La fin brutale d’un club historique…
La liquidation judiciaire du La Baule Tennis Club (Sporting et Garden) a été prononcée ce vendredi 12 décembre, scellant brutalement le sort de cette structure centenaire, longtemps considérée comme la plus grande association de la station. Pour les adhérents comme pour les salariés, c’est un véritable choc. La décision tombe, ouvrant une période d’incertitudes lourdes quant à l’avenir sportif et social du site.
Dans ce contexte, le communiqué de presse de la Ville (ci-joint) laisse perplexe. À le lire, tout serait parfaitement maîtrisé. Circulez, il n’y a rien à voir ! Puisque tout semble « anticipé », examinons les réponses apportées, ou non, aux questions que se posent les adhérents, les familles, les riverains et les Baulois attachés à ce patrimoine remarquable.
Depuis quatre ans, deux représentants désignés par la mairie (Christophe Mathieu et Sophie Douchin) siègent de droit au Conseil d’administration du club, avec voix délibérative. Depuis lors, ils participent de fait à la cogestion de l’association. Ont-ils anticipé la liquidation ? Ont-ils donné leur accord ou voté les décisions qui ont conduit à ce fiasco ?
En mars dernier, le président JPR (L’Écho de la Presqu’île) annonçait sa démission en affirmant avoir « remis les comptes à flot ». Visiblement peu convaincu, le maire diligente un audit et décide de retirer, « pour éviter tout risque de conflit d’intérêt » (donc reconnu), les deux représentants municipaux siégeant depuis quatre ans au conseil d’administration.

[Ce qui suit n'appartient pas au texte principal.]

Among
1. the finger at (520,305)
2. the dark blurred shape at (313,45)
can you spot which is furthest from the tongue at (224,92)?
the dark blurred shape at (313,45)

En octobre, le club se déclare en cessation de paiement. Le 14 novembre intervient le redressement judiciaire. Le 12 décembre, la liquidation est prononcée.
À combien s’élève aujourd’hui la dette du club, incluant les licenciements des douze salariés et les futurs recours prud’homaux ? La Ville devra-t-elle reprendre cette dette pour envisager une poursuite d’activité ? Sous quel statut la collectivité pourrait-elle gérer provisoirement le club, avant une éventuelle reprise par un opérateur privé ou une association ? Gestion directe ? Délégation ? Et au profit de qui ?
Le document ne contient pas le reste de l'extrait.